F5-TTS-Vietnamese-100h
Property | Value |
---|---|
License | CC-BY-NC-SA-4.0 |
Author | hynt |
Training Data | 150 hours Vietnamese speech |
Base Model | F5-TTS_Base |
Model URL | https://huggingface.co/hynt/F5-TTS-Vietnamese-100h |
What is F5-TTS-Vietnamese-100h?
F5-TTS-Vietnamese-100h is a specialized Text-to-Speech model fine-tuned specifically for Vietnamese language synthesis. Built upon the F5-TTS base architecture, this model has been trained on a diverse 150-hour dataset comprising VLSP collections (2021-2023), vietTTS, TeacherDinh-UEH, and curated YouTube content.
Implementation Details
The model was trained on an RTX 3090 GPU with a batch size of 3200 frames, reaching 390,000 training steps. The training data underwent rigorous preprocessing, including music background removal using Facebook's demucs model, length filtering (1-30 seconds), and text normalization.

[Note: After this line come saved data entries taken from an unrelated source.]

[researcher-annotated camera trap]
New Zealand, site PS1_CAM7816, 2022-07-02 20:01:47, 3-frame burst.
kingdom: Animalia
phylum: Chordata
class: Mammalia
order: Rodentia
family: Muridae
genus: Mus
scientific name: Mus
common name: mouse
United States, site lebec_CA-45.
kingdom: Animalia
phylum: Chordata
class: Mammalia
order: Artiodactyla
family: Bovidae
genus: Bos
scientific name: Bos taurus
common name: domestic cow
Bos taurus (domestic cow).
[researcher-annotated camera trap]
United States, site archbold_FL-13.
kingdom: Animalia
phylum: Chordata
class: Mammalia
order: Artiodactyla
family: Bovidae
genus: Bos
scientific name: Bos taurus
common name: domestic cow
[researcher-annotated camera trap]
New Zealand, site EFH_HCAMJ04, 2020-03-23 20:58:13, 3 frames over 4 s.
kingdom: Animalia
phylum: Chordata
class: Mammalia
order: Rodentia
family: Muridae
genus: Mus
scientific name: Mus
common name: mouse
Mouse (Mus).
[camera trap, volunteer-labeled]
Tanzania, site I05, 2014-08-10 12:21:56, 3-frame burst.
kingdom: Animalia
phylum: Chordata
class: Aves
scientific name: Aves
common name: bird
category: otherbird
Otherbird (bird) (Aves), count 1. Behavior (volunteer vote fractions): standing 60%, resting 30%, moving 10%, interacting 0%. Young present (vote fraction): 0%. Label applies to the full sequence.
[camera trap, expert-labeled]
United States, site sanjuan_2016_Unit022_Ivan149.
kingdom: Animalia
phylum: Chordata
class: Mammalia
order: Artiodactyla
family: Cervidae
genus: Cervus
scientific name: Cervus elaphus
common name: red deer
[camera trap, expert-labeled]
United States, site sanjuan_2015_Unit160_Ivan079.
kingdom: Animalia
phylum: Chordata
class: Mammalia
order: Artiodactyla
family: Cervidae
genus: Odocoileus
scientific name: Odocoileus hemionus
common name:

- Comprehensive data cleaning and preprocessing pipeline
- Advanced audio background removal techniques
- Optimized for production-quality speech synthesis
- Institutional access only for research purposes
Core Capabilities
- High-quality Vietnamese speech synthesis
- Support for various text inputs with punctuation
- Adjustable speech speed control
- Integration with multiple vocoder options
Frequently Asked Questions
Q: What makes this model unique?
This model stands out for its extensive training on carefully curated Vietnamese speech data and its specific optimization for the Vietnamese language. The inclusion of diverse speech sources and rigorous preprocessing ensures high-quality output.
Q: What are the recommended use cases?
The model is specifically designed for research purposes in academic or institutional settings. It's ideal for Vietnamese TTS research, speech synthesis experiments, and academic studies in computational linguistics.